| Exercise prompt |
Without the pictures, repeat all of the data exactly as it appears below.

[Records from a data source]

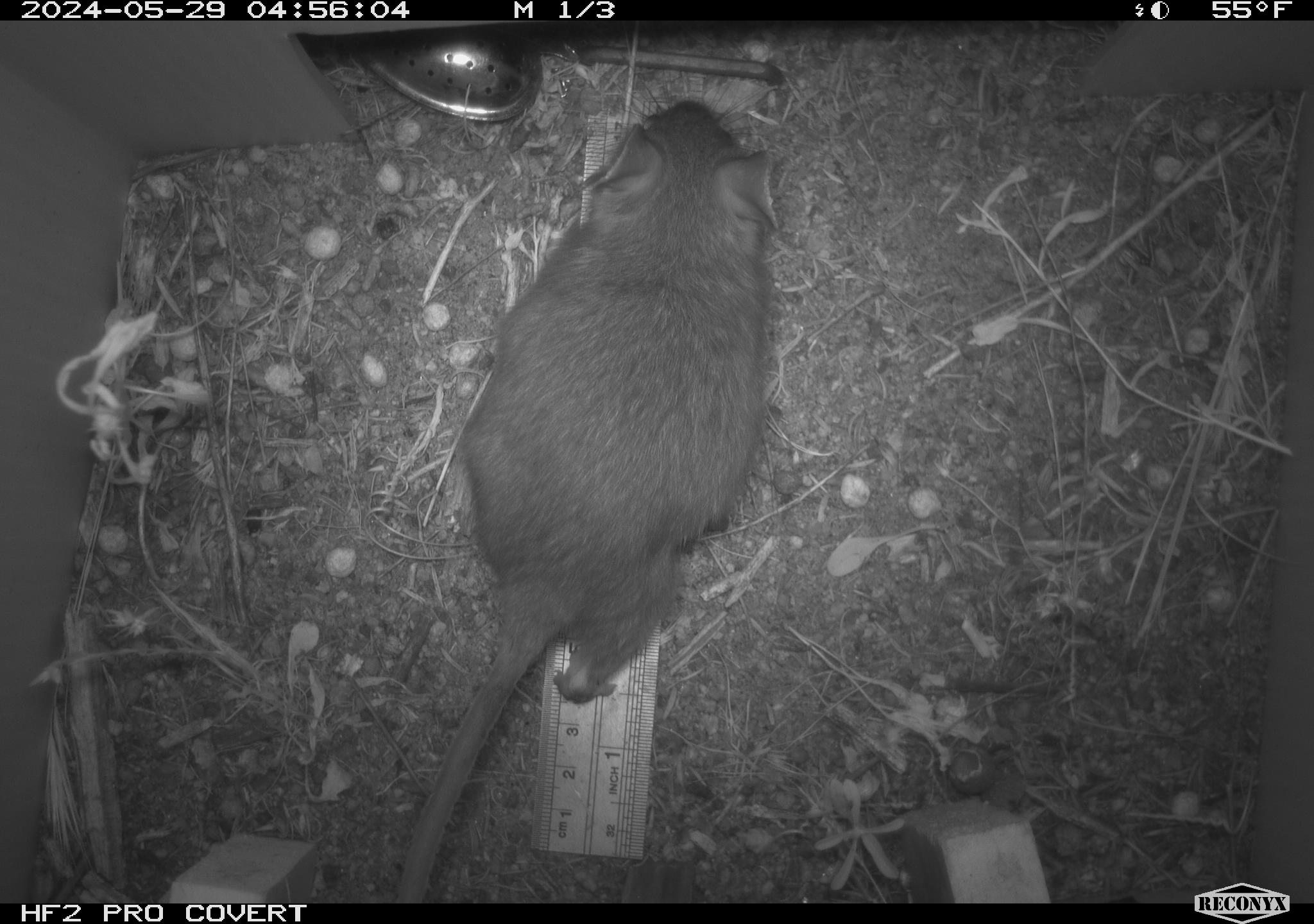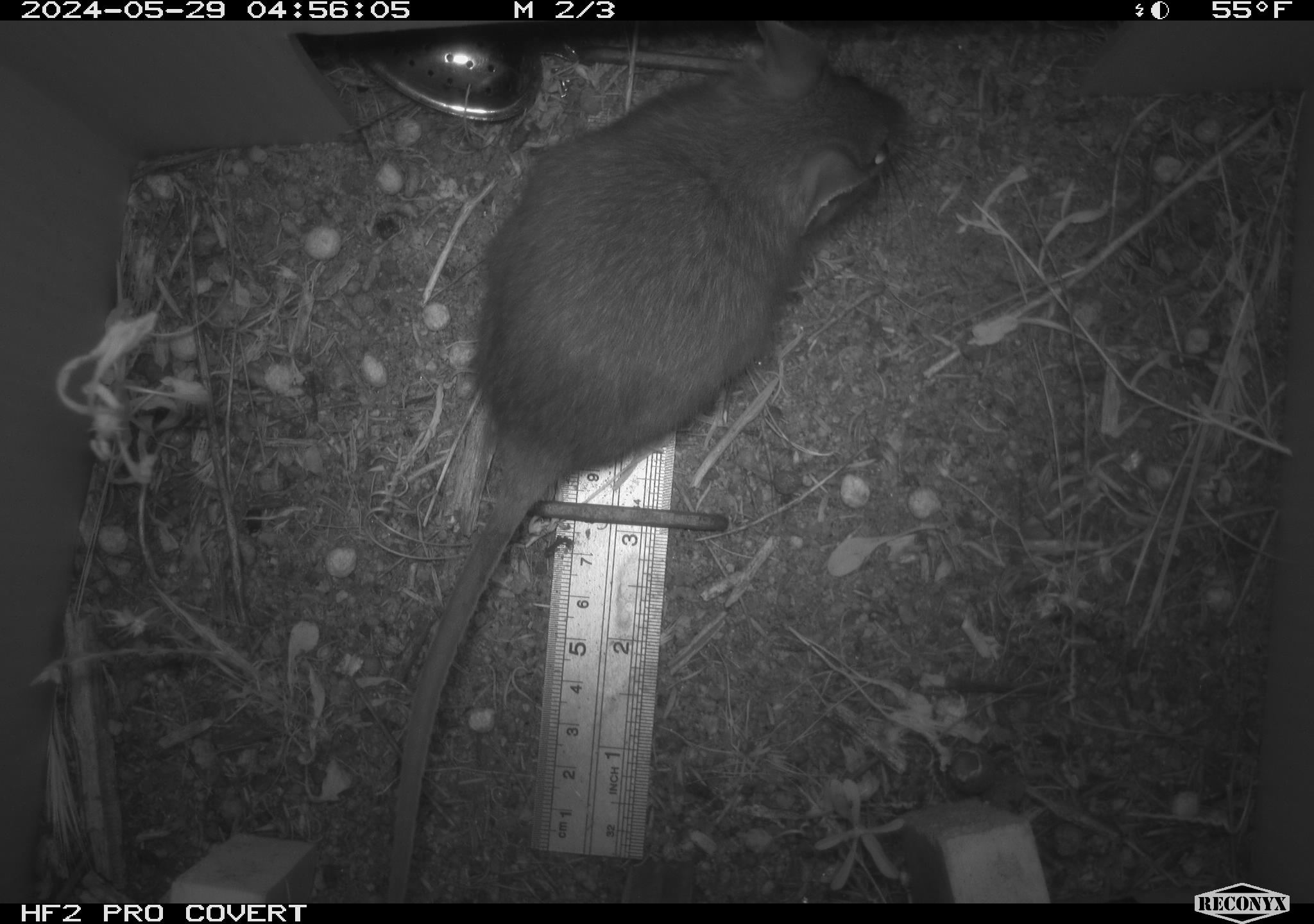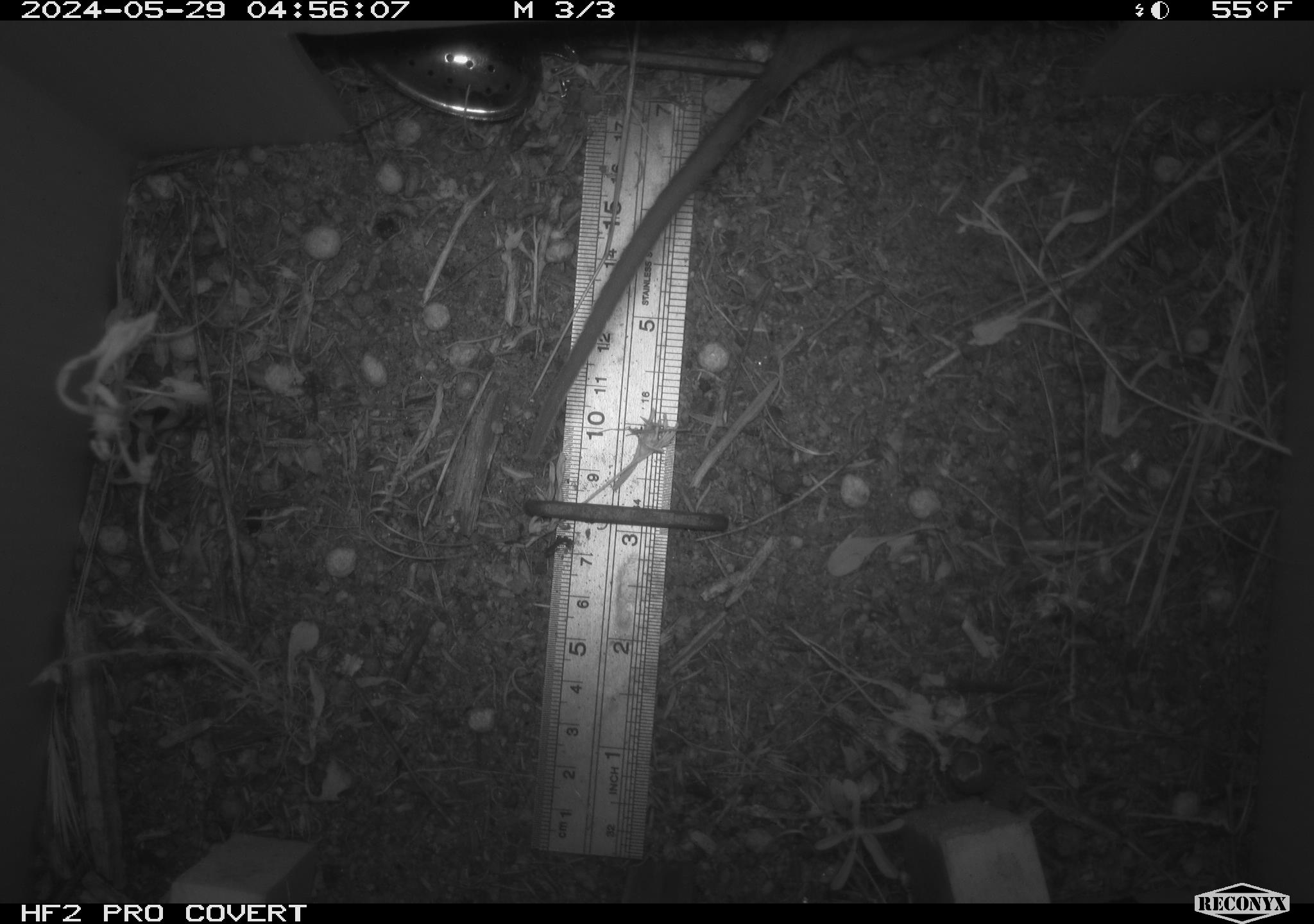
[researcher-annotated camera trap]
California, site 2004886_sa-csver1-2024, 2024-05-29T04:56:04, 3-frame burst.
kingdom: Animalia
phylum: Chordata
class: Mammalia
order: Rodentia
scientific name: Rodentia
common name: rodent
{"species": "rodent (Rodentia)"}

| Result |
[researcher-annotated camera trap]
California, site 2004886_sa-csver1-2024, 2024-05-29T04:56:04, 3-frame burst.
kingdom: Animalia
phylum: Chordata
class: Mammalia
order: Rodentia
scientific name: Rodentia
common name: rodent
{"species": "rodent (Rodentia)"}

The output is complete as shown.